Interfaces

interface ballotbox.iballot.IBallotBox
get_winner(self)

Determine the winner, if one exists.

This is a wrapper for the mehtod of the same name on the IVotingMethod implementation class.

add_vote(self, vote)

Add a single vote at a time.

The parameter ‘vote’ can be either a single string representing a candidate, or a dictionary representing a set of preferences cast by a single voter.

method

The voting methodology used (a *Voting instance)

add_votes(self, vote, count)

For a unique vote, add the number of times it was voted for.

get_total_votes(self)

Count all otes cast for all candidates.

batch_votes(self, votes)

This method differs from the add_votes method in that there is more than one vote being cast, each with potentially many vote counts.

The parameter ‘votes’ should be a list of tuples:
[(vote1, count1), (vote2, count2), ... (voten, countn)]
interface ballotbox.criteria.ICriterion

The base interface for all criteria.

interface ballotbox.criteria.IMajorityCriterion

Extends: ballotbox.criteria.ICriterion

The majority criterion is a single-winner voting system criterion, used to compare such systems. The criterion states that “if one candidate is preferred by a majority (more than 50%) of voters, then that candidate must win”.

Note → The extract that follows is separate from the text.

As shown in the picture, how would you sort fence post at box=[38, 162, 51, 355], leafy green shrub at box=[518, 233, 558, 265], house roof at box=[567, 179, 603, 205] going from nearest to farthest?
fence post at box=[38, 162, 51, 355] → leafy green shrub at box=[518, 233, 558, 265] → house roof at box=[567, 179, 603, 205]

Some methods that comply with this criterion include any Condorcet method, instant-runoff voting, and Bucklin voting.

Some methods which give weight to preference strength fail the majority criterion, while others pass it. Thus the Borda count and range voting fail the majority criterion, while the Majority judgment passes it. The application of the majority criterion to methods which cannot provide a full ranking, such as approval voting, is disputed.

These methods that fail the majority criterion may offer a strategic incentive to voters to bullet vote, i.e., vote for one candidate only, not providing any information about their possible support for other candidates, since, with such methods, these additional votes may aid their less-preferred.

interface ballotbox.criteria.IMajorityLoserCriterion

Extends: ballotbox.criteria.ICriterion

The majority loser criterion is a criterion to evaluate single-winner voting systems. The criterion states that if a majority of voters prefers every other candidate over a given candidate, then that candidate must not win.

Either of the Condorcet loser criterion or the mutual majority criterion imply the majority loser criterion. However, the Condorcet criterion does not imply the majority loser criterion. Neither does the majority criterion imply the majority loser criterion.

Methods that comply with this criterion include Schulze, Ranked Pairs, Kemeny-Young, Nanson, Baldwin, Coombs, Borda, Bucklin, instant-runoff voting, contingent voting, and anti-plurality voting.

Methods that do not comply with this criterion include plurality, MiniMax, Sri Lankan contingent voting, supplementary voting, approval voting, and range voting.

interface ballotbox.criteria.IMutualMajorityCriterion

Extends: ballotbox.criteria.IMajorityCriterion, ballotbox.criteria.IMajorityLoserCriterion

The mutual majority criterion is a criterion used to compare voting systems. It is also known as the majority criterion for solid coalitions and the generalized majority criterion. The criterion states: If there is a subset S of the candidates such that more than half of the voters strictly prefer every member of S to every candidate outside of S, and this majority votes sincerely, then the winner must come from S. This is similar to but more strict than the majority criterion, where the requirement applies only to the case that S contains a single candidate.

Methods that pass: The Schulze method, ranked pairs, instant-runoff voting, Nanson’s method, Bucklin voting.

Methods that fail: plurality, approval voting, range voting, the Borda count, minimax.